Another argument used, Berry said, is that homosexuality is “unnatural.”
“If it can be argued that homosexual marriage is not reproductive and is therefore unnatural and should be forbidden on that account, must we not argue that childless marriages are unnatural and should be annulled?” he asked.
“One may find the sexual practices of homosexuals to be unattractive or displeasing and therefore unnatural, but anything that can be done in that line by homosexuals can be done and is done by heterosexuals,” Berry continued. “Do we need a legal remedy for this? Would conservative Christians like a small government bureau to inspect, approve and certify their sexual behavior? Would they like a colorful tattoo verifying government approval on the rumps of lawfully copulating parties? We have the technology, after all, to monitor everybody’s sexual behavior, but so far as I can see so eager an interest in other people’s private intimacy is either prurient or totalitarian or both.”
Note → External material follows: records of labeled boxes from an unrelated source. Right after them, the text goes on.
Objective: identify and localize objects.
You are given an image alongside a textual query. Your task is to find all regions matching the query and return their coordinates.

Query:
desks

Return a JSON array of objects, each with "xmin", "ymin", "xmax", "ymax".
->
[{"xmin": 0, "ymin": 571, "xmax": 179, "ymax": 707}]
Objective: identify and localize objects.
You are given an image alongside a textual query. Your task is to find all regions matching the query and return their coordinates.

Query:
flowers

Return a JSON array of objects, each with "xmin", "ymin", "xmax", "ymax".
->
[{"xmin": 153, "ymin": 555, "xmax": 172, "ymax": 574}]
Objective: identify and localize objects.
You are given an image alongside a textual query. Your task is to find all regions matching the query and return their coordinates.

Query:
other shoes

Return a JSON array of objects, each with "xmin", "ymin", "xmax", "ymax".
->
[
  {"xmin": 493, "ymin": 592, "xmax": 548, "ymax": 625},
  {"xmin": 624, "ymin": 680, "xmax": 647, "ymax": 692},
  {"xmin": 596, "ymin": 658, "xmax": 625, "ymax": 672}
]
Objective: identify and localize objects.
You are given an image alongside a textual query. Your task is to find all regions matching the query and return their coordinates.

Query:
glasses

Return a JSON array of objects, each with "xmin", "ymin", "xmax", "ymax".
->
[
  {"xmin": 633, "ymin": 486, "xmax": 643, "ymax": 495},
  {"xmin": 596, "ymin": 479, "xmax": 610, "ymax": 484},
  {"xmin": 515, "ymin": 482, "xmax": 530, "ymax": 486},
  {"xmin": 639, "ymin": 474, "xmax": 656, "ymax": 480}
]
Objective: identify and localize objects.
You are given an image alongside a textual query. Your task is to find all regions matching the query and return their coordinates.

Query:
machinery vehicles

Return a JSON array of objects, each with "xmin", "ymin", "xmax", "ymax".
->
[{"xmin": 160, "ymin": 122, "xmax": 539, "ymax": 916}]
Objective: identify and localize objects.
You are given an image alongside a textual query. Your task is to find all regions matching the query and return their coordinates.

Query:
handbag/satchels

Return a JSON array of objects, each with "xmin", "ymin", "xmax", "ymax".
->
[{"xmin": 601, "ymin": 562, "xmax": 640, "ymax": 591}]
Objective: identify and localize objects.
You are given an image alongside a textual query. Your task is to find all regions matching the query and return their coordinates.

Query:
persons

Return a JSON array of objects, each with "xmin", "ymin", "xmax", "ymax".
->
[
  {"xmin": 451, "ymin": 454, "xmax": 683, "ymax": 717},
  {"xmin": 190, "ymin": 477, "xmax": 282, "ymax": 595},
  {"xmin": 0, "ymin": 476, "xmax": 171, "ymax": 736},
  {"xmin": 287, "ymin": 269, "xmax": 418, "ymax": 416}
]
“The oddest of the strategies to condemn and isolate homosexuals is to propose that homosexual marriage is opposed to and a threat to heterosexual marriage, as if the marriage market is about to be cornered and monopolized by homosexuals,” Berry said. “If this is not industrial capitalist paranoia, it at least follows the pattern of industrial capitalist competitiveness. We must destroy the competition. If somebody else wants what you’ve got, from money to marriage, you must not hesitate to use the government – small of course – to keep them from getting it.”
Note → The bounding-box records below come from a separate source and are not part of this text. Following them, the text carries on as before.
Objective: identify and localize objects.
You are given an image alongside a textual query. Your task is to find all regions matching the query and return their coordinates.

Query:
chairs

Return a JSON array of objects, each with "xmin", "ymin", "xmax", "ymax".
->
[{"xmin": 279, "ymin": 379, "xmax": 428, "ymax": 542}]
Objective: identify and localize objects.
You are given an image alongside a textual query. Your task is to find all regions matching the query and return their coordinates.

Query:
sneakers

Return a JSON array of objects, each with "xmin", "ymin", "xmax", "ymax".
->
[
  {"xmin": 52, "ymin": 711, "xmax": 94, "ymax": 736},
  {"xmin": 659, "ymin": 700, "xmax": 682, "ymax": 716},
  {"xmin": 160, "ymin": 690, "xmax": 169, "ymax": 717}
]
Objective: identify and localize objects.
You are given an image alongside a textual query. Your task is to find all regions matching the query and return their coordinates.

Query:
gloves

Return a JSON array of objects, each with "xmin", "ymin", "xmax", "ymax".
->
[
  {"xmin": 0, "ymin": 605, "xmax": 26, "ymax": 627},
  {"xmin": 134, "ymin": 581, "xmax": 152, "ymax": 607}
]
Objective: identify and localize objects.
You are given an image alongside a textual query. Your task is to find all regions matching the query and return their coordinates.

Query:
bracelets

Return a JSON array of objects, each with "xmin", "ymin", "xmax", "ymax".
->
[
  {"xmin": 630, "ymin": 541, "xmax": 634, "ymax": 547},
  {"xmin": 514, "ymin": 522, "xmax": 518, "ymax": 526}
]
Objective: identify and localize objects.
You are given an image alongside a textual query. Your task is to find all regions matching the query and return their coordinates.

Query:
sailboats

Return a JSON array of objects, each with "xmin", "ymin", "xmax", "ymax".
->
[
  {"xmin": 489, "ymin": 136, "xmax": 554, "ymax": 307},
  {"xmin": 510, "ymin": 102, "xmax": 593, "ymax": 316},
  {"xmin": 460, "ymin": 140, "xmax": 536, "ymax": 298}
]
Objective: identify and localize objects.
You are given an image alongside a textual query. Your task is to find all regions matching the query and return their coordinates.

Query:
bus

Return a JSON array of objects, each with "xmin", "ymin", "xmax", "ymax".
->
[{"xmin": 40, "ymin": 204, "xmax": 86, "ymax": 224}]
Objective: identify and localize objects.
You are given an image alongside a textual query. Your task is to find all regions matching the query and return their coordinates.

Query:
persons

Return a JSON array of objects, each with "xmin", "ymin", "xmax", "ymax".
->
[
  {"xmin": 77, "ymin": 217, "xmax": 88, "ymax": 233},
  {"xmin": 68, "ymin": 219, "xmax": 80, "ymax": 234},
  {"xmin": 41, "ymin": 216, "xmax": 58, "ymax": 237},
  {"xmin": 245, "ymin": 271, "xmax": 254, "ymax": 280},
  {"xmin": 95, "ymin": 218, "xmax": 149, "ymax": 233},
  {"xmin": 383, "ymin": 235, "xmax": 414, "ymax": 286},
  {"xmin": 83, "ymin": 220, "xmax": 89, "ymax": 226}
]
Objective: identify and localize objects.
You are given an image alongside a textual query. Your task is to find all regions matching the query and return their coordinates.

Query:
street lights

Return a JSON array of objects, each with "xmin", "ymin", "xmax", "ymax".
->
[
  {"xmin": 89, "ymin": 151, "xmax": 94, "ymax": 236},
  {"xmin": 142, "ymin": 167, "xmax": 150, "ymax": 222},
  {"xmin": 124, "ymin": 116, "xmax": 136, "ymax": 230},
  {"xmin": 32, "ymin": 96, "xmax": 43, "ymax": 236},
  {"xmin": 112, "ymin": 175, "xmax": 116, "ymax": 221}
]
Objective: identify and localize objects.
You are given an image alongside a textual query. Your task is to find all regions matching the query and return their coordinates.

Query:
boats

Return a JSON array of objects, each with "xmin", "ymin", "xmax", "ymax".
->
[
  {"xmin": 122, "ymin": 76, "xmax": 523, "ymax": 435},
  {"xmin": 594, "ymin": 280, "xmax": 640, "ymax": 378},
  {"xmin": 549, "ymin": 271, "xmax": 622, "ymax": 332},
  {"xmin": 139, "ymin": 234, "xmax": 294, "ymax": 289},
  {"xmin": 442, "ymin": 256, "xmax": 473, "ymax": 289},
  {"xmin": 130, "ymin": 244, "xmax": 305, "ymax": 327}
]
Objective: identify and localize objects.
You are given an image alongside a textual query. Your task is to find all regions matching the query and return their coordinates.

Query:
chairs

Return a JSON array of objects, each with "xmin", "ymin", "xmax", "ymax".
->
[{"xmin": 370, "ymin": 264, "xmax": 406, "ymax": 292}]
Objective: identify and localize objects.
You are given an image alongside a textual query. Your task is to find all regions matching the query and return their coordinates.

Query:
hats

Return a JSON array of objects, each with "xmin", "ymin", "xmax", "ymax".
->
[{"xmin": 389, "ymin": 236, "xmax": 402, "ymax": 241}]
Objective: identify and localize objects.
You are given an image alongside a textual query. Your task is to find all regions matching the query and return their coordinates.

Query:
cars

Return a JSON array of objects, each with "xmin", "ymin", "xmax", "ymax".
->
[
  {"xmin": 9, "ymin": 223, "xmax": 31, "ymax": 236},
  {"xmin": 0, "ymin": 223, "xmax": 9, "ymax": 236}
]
Berry said “so-called traditional marriage” is “for sure suffering a statistical failure, but this is not the result of a homosexual plot.”
“Heterosexual marriage does not need defending,” Berry said. “It only needs to be practiced, which is pretty hard to do just now.”
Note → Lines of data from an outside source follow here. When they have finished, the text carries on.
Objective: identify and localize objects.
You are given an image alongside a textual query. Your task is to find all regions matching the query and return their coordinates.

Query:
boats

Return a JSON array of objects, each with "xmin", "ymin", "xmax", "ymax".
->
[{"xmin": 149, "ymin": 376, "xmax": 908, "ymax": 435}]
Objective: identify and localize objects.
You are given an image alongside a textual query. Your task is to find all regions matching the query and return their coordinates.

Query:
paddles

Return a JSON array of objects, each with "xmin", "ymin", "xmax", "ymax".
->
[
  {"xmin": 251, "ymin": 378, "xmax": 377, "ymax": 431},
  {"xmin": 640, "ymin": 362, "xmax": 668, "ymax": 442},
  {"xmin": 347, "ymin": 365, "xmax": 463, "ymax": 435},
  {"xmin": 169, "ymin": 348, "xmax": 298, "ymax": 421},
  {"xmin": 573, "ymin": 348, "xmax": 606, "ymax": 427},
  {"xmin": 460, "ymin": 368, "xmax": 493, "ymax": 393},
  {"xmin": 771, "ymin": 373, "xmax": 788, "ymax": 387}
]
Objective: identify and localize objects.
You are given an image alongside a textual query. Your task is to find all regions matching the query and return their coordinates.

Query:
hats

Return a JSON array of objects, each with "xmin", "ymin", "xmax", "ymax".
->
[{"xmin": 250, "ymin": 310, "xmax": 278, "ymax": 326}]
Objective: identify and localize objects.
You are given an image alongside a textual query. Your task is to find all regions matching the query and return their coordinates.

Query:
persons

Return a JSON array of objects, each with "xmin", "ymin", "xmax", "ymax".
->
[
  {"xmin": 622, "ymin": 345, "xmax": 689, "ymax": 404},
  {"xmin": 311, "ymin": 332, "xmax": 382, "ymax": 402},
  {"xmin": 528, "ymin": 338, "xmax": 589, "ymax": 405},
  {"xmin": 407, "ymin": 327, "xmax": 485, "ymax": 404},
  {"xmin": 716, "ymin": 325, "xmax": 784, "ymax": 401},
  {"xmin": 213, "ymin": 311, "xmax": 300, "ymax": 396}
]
“But the difficulty is not assigned to any group of scapegoats,” he said. “It is rooted mainly in the values and priorities of our industrial capitalist system in which every one of us is complicit.”
“If I were one of a homosexual couple -- the same as I am one of a heterosexual couple -- I would place my faith and hope in the mercy of Christ, not in the judgment of Christians,” Berry said. “When I consider the hostility of political churches to homosexuality and homosexual marriage, I do so remembering the history of Christian war, torture, terror, slavery and annihilation against Jews, Muslims, black Africans, American Indians and others. And more of the same by Catholics against Protestants, Protestants against Catholics, Catholics against Catholics, Protestants against Protestants, as if by law requiring the love of God to be balanced by hatred of some neighbor for the sin of being unlike some divinely preferred us. If we are a Christian nation -- as some say we are, using the adjective with conventional looseness -- then this Christian blood thirst continues wherever we find an officially identifiable evil, and to the immense enrichment of our Christian industries of war.”
“Condemnation by category is the lowest form of hatred, for it is cold-hearted and abstract, lacking even the courage of a personal hatred,” Berry said. “Categorical condemnation is the hatred of the mob. It makes cowards brave. And there is nothing more fearful than a religious mob, a mob overflowing with righteousness – as at the crucifixion and before and since. This can happen only after we have made a categorical refusal to kindness: to heretics, foreigners, enemies or any other group different from ourselves.”
“Perhaps the most dangerous temptation to Christianity is to get itself officialized in some version by a government, following pretty exactly the pattern the chief priest and his crowd at the trial of Jesus,” Berry said. “For want of a Pilate of their own, some Christians would accept a Constantine or whomever might be the current incarnation of Caesar.”